• DIRECTIONS FOR THIS TASK: Make an exact copy of the lines from the one containing "Woman wearing a" through the end of the material, including both ends but no pictures.

═══ EXERCISE INPUTS

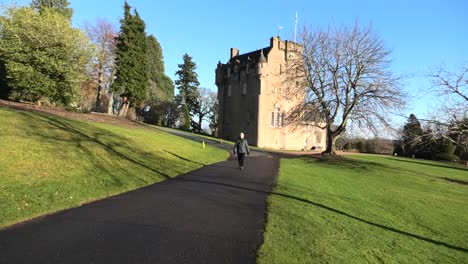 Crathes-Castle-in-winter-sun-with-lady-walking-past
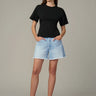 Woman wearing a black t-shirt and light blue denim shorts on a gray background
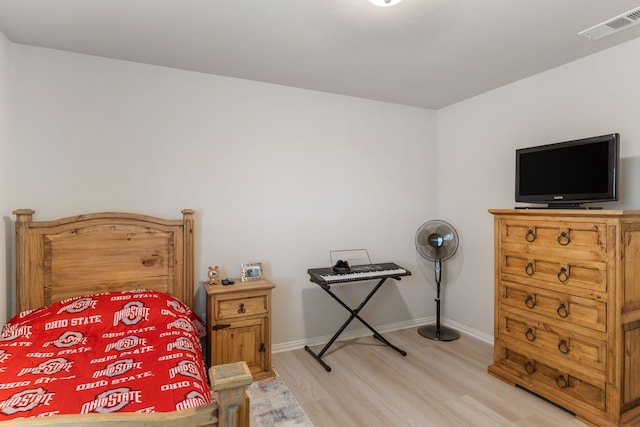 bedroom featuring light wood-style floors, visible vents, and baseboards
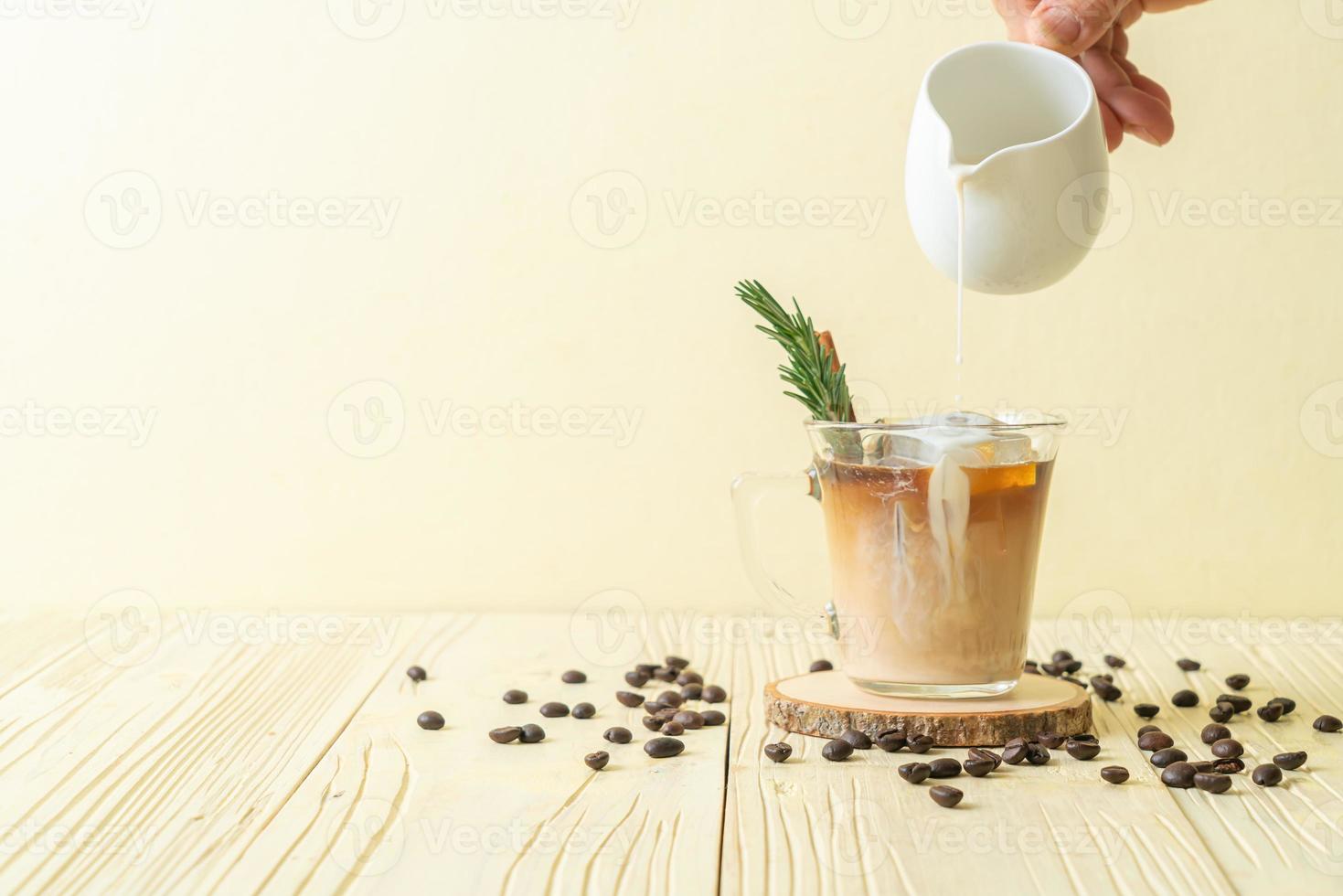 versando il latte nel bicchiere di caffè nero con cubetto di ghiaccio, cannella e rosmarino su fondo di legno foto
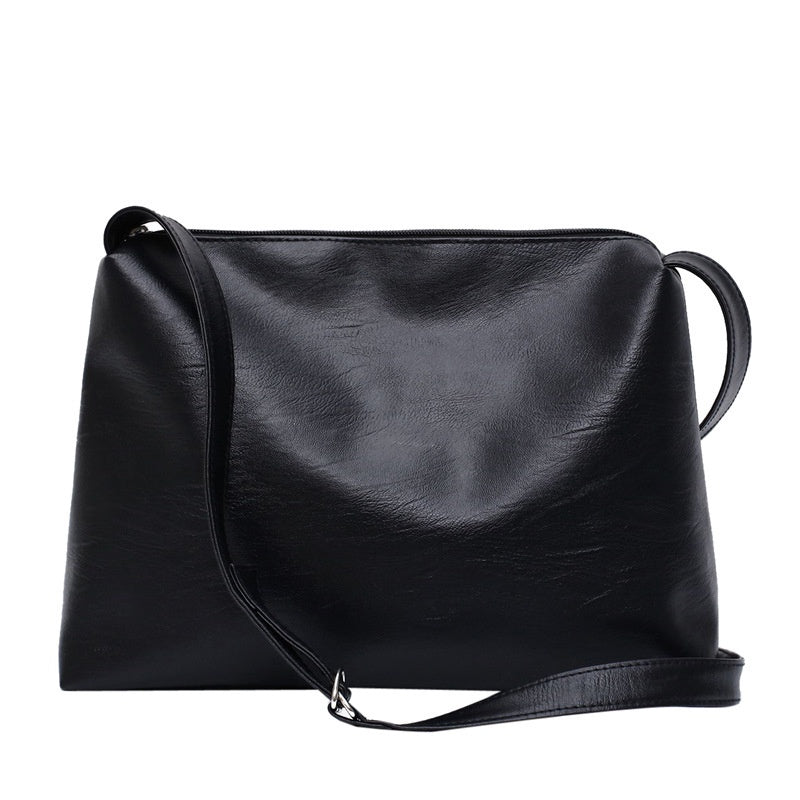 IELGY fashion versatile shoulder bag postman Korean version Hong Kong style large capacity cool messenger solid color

══════

• OUTPUT OF THE TASK:
 Woman wearing a black t-shirt and light blue denim shorts on a gray background
 bedroom featuring light wood-style floors, visible vents, and baseboards
 versando il latte nel bicchiere di caffè nero con cubetto di ghiaccio, cannella e rosmarino su fondo di legno foto
 IELGY fashion versatile shoulder bag postman Korean version Hong Kong style large capacity cool messenger solid color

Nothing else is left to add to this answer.